**YOUR GOAL**
Can you update the items below so every "plaid" becomes "checked", with everything else unchanged and the pictures left out?

-- EXTRACTED MATERIAL start --

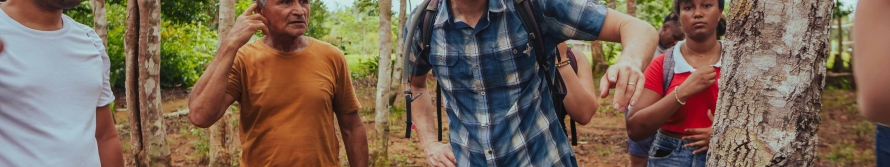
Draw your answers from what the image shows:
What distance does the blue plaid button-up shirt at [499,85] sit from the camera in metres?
2.36

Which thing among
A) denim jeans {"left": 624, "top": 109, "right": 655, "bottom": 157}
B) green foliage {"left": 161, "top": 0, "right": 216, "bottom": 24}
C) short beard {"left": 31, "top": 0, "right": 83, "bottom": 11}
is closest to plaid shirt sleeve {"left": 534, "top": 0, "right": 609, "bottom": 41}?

-- EXTRACTED MATERIAL end --

**TASK ANSWER**
Draw your answers from what the image shows:
What distance does the blue checked button-up shirt at [499,85] sit from the camera in metres?
2.36

Which thing among
A) denim jeans {"left": 624, "top": 109, "right": 655, "bottom": 157}
B) green foliage {"left": 161, "top": 0, "right": 216, "bottom": 24}
C) short beard {"left": 31, "top": 0, "right": 83, "bottom": 11}
is closest to checked shirt sleeve {"left": 534, "top": 0, "right": 609, "bottom": 41}?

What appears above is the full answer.